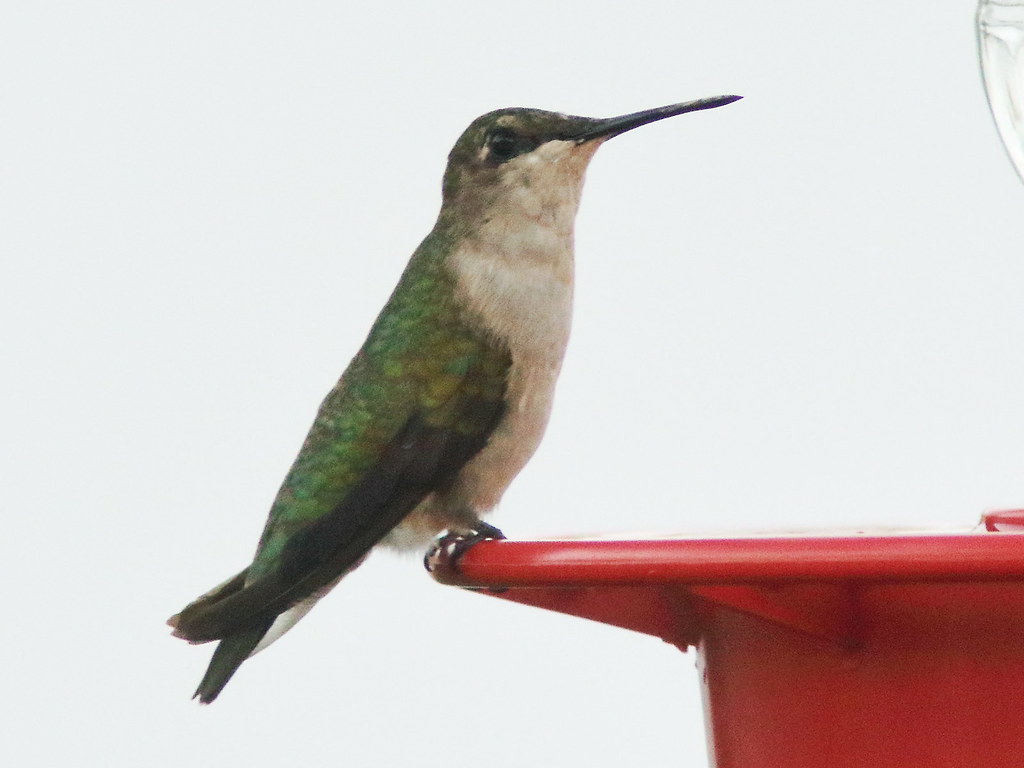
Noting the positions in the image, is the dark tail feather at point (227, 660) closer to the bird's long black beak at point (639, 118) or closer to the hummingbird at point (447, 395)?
the hummingbird at point (447, 395)

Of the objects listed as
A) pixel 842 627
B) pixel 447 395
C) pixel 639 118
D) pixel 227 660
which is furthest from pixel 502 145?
pixel 842 627

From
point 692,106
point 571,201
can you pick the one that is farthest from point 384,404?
point 692,106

◇ ◇ ◇ ◇

Rewrite the lines above with "nearer" in place of "closer" and everything else left the same. Leave out the pictures.

Noting the positions in the image, is the dark tail feather at point (227, 660) nearer to the bird's long black beak at point (639, 118) or nearer to the hummingbird at point (447, 395)?
the hummingbird at point (447, 395)

Of the objects listed as
A) pixel 842 627
B) pixel 447 395
C) pixel 639 118
D) pixel 227 660
which is furthest from pixel 502 145?
pixel 842 627

From
point 692,106
point 571,201
can you pick the one that is farthest from point 384,404?
point 692,106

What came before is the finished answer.